For ginger lovers everywhere! I took them to a cookie exchange on the weekend, and they were a big hit.
- Add the butter and sugars to a mixing bowl
- Cream the butter and sugars
- Beat in the egg
- Add the orange zest, molasses and fresh ginger
- Beat again until well combined
- Beat in the dry ingredients in two portions
- Shape the 1″ balls with a piece of crystallized ginger in the centre
- Bake until the edges are crispy

Spicy Orange Ginger Cookies
A luscious combination of crunchy edges and a moist, chewy centre, this delectable cookie melds the spices of ginger and cinnamon with orange zest.
- Total Time: 35
- Yield: 48 1x
Ingredients
Scale
- 170 g (6 oz or 1 1/2 sticks) butter, at room temperature
- 150 g (6 oz or 3/4 c) granulated sugar
- 50 g (2 oz or 1/4 c) brown sugar
- 1 egg
- 80 g (2 oz or 1/4 c) molasses
- 4 tsp grated orange zest (rind from one large orange)

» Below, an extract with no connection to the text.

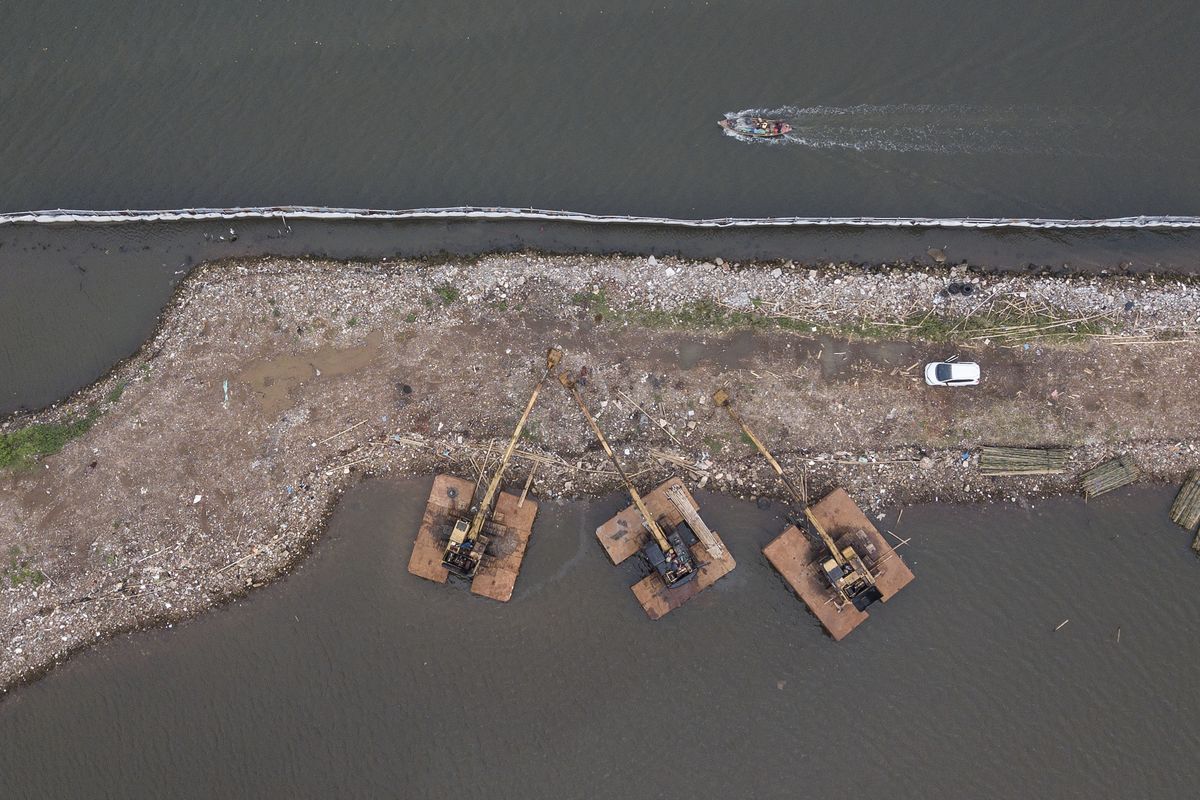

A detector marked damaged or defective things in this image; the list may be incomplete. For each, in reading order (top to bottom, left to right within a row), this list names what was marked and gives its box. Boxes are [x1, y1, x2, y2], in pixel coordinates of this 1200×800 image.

- 12 g (15 ml or 1 tbsp) grated gingerroot
- 240 g (16 oz or 2 c) all purpose flour
- 1 tsp baking soda
- 1 tsp cinnamon
- 1/2 tsp cloves
- 1/4 tsp salt
- 55 g (2 oz or 1/4 c) crystallized ginger, roughly chopped
Instructions
- Line two baking sheets with parchment paper and preheat the oven to 350 F.
- In the bowl of a stand mixer with the paddle attachment, beat the butter with the sugars until light and fluffy. Beat in the egg. Add the molasses, orange zest and gingerroot and mix until combined.
- In a separate bowl, combine the flour, baking soda, salt and spices. Add to the butter mixture in two portions, beating well and scraping down the bowl and paddle after each addition.
- Cover the dough and chill for 30 minutes or until firm.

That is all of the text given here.